Document section:
****
- Original CD-ROM cover with a silhouette of Byakuren Hijiri
- Developer: Team Shanghai Alice
- Publisher: Team Shanghai Alice
- Composer: Team Shanghai Alice
- Series: Touhou Project
- Platform: Windows
- Release: JP: 15 August 2009;
- Genre: Bullet hell (danmaku)
- Mode: Single-player

= Undefined Fantastic Object =

2009 bullet hell video game

Touhou Seirensen ~ Undefined Fantastic Object. (東方星蓮船 ～ Undefined Fantastic Object.) is the twelfth main game of the Touhou Project scrolling shooter series, by dōjin game circle Team Shanghai Alice. The game was released at the 76th Comiket on August 15, 2009, and then followed by a retail release on September 11, 2009, at doujinshi stores. Undefined Fantastic Object was the first Touhou game to introduce colored power-ups, which reward the player with extra lives, points and bombs when collected, a gameplay mechanic that would be used in multiple games later on in the series.
****
Data block:
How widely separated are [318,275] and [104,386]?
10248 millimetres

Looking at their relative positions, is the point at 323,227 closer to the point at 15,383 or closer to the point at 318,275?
****
Challenges:
**1.** Could you condense the paragraph beginning "Touhou Seirensen ~ Undefined Fantastic Object." in the Undefined Fantastic Object article into a short bulleted list that keeps its main facts?
**2.** Would you pick up the Undefined Fantastic Object article after its last sentence and carry it on?

Answers provided:
**1.**
- Twelfth main game in the Touhou Project scrolling shooter series, made by the dōjin game circle Team Shanghai Alice.
- Released at the 76th Comiket on August 15, 2009, then sold at doujinshi stores from September 11, 2009.
- First Touhou game with colored power-ups, which give extra lives, points and bombs when collected, a mechanic used in several later games.

**2.**
==Gameplay==

Marisa attempting to destroy a large UFO

Undefined Fantastic Object is a danmaku game in which the player has to navigate through a total of six stages, killing enemies, dodging their projectiles, and fighting a boss halfway through, and at the end of each stage. The player's main method of attack is their shot, but they also have access to a limited number of spell cards (also referred to as bombs), whose exact properties depend on the character and shot type, but all spell cards will clear the screen of bullets, grant the player temporary invulnerability, and deal a large amount of damage. Unlike its predecessors Mountain of Faith and Subterranean Animism, bombs are given their own counter, rather than being attached to the player's shot power. Undefined Fantastic Object is the only Touhou game in which the player does not lose points when they die or use a spell card.

The game features three playable characters, Reimu, Marisa, and Sanae, each of whom have two shot types, one of which deals high damage, whereas the other has homing projectiles.

Some enemies in Undefined Fantastic Object have color-coded UFOs that circle around them, which will float around the stage when they are killed. Some UFOs will flicker, and change their color after a few seconds, though this can be negated if the player is in close proximity to them. When the player collects three UFOs of a specific color, a large UFO will appear onscreen, which must be destroyed within ten seconds to grant the player a large point bonus, and extra items, depending on its color. Red UFOs will give the player extra lives, green ones will give them extra spell cards, and blue ones will give them extra points. If the UFO is not destroyed within the time limit, it will disappear, preventing the player from acquiring its items.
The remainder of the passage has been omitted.